• [ABOUT THIS TASK]: Please print the listing that follows word for word, but skip any pictures it holds.

• [DATA UNDER STUDY]:
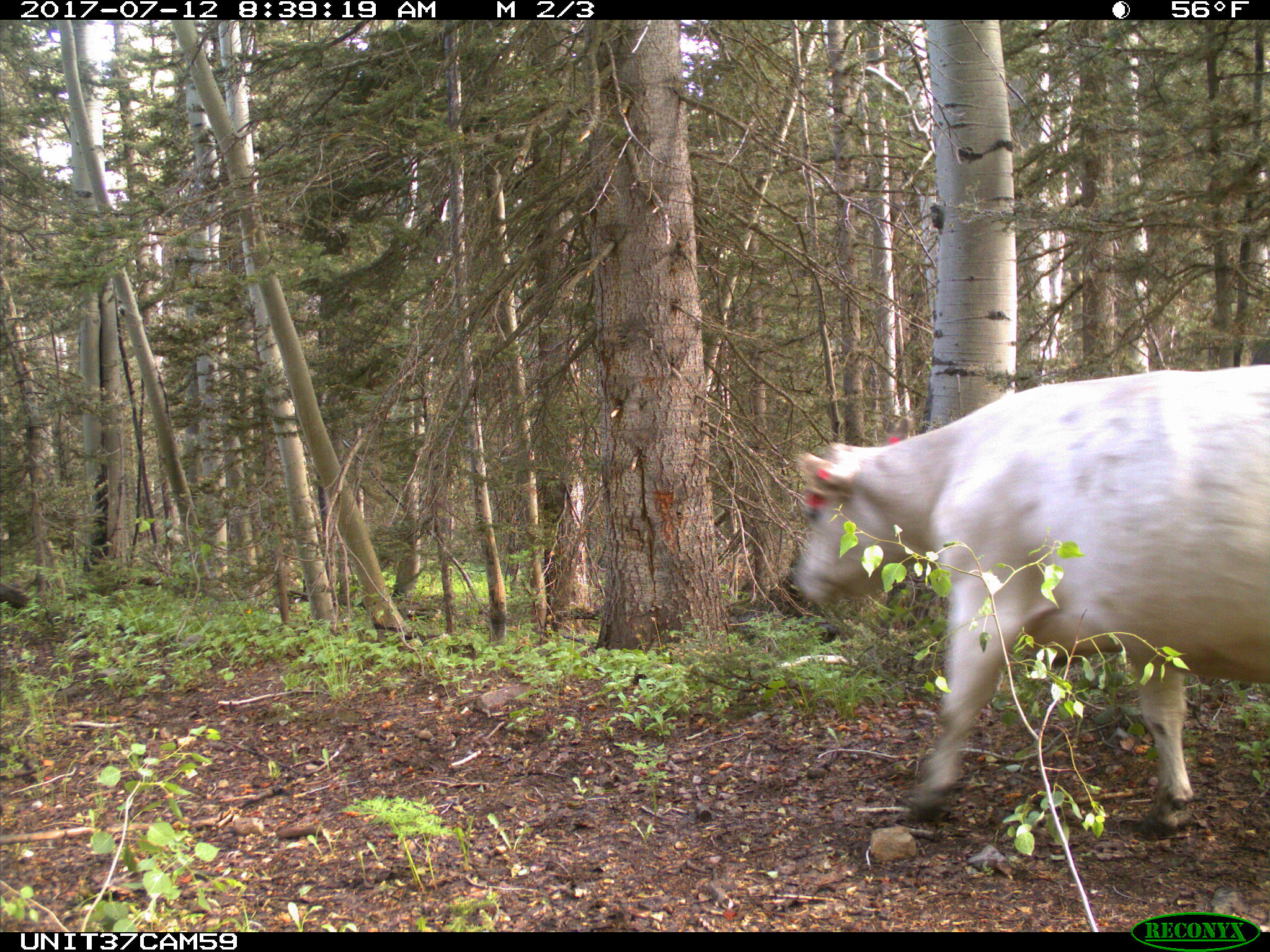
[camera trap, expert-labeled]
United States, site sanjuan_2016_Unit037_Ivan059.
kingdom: Animalia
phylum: Chordata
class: Mammalia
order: Artiodactyla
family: Bovidae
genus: Bos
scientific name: Bos taurus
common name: domestic cow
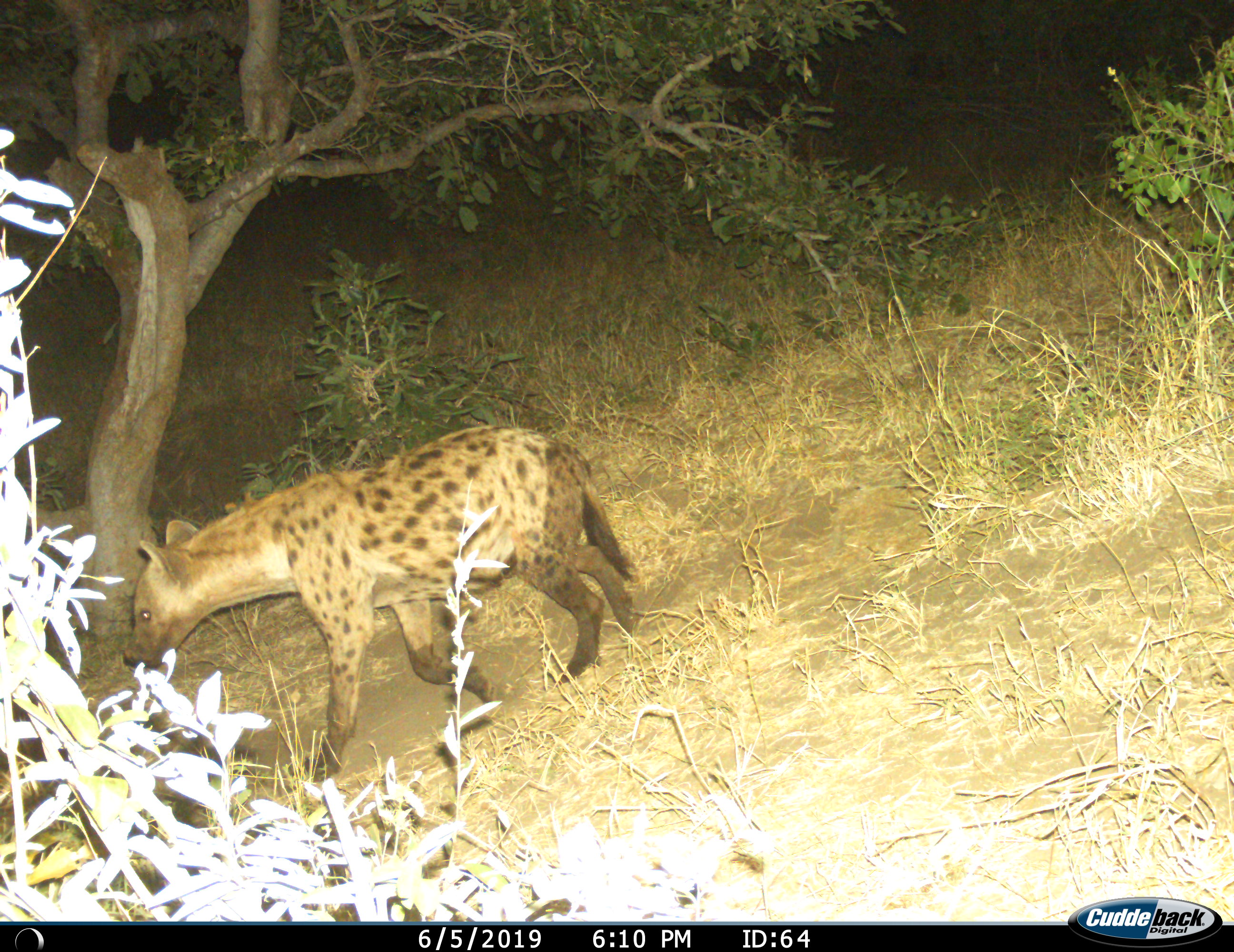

• [EXPECTED ANSWER]:
[camera trap, expert-labeled]
United States, site sanjuan_2016_Unit037_Ivan059.
kingdom: Animalia
phylum: Chordata
class: Mammalia
order: Artiodactyla
family: Bovidae
genus: Bos
scientific name: Bos taurus
common name: domestic cow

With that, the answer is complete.